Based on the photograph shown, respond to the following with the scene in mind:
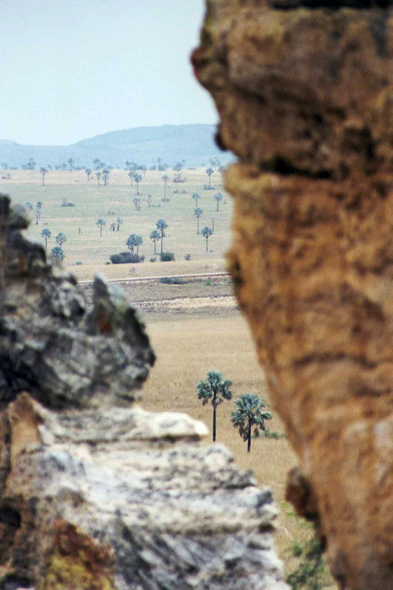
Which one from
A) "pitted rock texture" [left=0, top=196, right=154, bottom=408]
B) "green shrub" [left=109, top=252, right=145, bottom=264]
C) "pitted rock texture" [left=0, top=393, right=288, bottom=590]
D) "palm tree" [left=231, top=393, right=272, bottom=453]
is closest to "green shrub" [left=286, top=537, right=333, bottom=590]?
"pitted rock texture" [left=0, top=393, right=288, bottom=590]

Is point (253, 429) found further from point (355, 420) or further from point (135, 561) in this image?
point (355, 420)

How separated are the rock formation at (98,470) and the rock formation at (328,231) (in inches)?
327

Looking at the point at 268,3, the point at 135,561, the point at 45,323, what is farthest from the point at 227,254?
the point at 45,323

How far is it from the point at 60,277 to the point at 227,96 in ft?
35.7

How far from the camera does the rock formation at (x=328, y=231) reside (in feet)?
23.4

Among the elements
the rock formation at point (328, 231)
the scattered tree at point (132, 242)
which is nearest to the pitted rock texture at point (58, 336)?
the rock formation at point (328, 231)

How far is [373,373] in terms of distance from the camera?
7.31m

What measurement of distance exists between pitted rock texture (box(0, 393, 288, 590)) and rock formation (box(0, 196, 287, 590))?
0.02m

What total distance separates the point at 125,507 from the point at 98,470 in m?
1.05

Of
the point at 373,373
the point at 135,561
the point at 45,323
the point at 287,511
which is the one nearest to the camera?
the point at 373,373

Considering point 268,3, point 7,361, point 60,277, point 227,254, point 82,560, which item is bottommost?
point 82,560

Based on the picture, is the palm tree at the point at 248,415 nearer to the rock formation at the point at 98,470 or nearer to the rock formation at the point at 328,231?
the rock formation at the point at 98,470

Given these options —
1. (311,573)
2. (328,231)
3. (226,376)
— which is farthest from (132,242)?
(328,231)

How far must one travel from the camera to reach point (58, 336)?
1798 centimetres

------------------------------------

> **Set problem**: Reproduce every one of the records above word for word, omitting the pictures.

> **Task result**:
Based on the photograph shown, respond to the following with the scene in mind:
Which one from
A) "pitted rock texture" [left=0, top=196, right=154, bottom=408]
B) "green shrub" [left=109, top=252, right=145, bottom=264]
C) "pitted rock texture" [left=0, top=393, right=288, bottom=590]
D) "palm tree" [left=231, top=393, right=272, bottom=453]
is closest to "green shrub" [left=286, top=537, right=333, bottom=590]?
"pitted rock texture" [left=0, top=393, right=288, bottom=590]

Is point (253, 429) found further from point (355, 420) or further from point (135, 561) in this image?
point (355, 420)

How separated are the rock formation at (98,470) and the rock formation at (328,231) (in inches)?
327

Looking at the point at 268,3, the point at 135,561, the point at 45,323, what is farthest from the point at 227,254?
the point at 45,323

How far is it from the point at 60,277 to the point at 227,96 in ft?
35.7

How far from the camera does the rock formation at (x=328, y=231) reside (in feet)?
23.4

Among the elements
the rock formation at point (328, 231)
the scattered tree at point (132, 242)
which is nearest to the pitted rock texture at point (58, 336)?
the rock formation at point (328, 231)

How far is [373,373] in terms of distance from the camera?
7.31m

What measurement of distance exists between pitted rock texture (box(0, 393, 288, 590)) and rock formation (box(0, 196, 287, 590))?
0.02m

What total distance separates the point at 125,507 from the point at 98,470 in m?
1.05

Of
the point at 373,373
the point at 135,561
the point at 45,323
the point at 287,511
which is the one nearest to the camera?
the point at 373,373

Considering point 268,3, point 7,361, point 60,277, point 227,254, point 82,560, which item is bottommost?
point 82,560

Based on the picture, is the palm tree at the point at 248,415 nearer to the rock formation at the point at 98,470 or nearer to the rock formation at the point at 328,231?
the rock formation at the point at 98,470

Given these options —
1. (311,573)
2. (328,231)
3. (226,376)
— which is farthest from (132,242)?
(328,231)

How far must one travel from the camera to reach point (58, 336)?
1798 centimetres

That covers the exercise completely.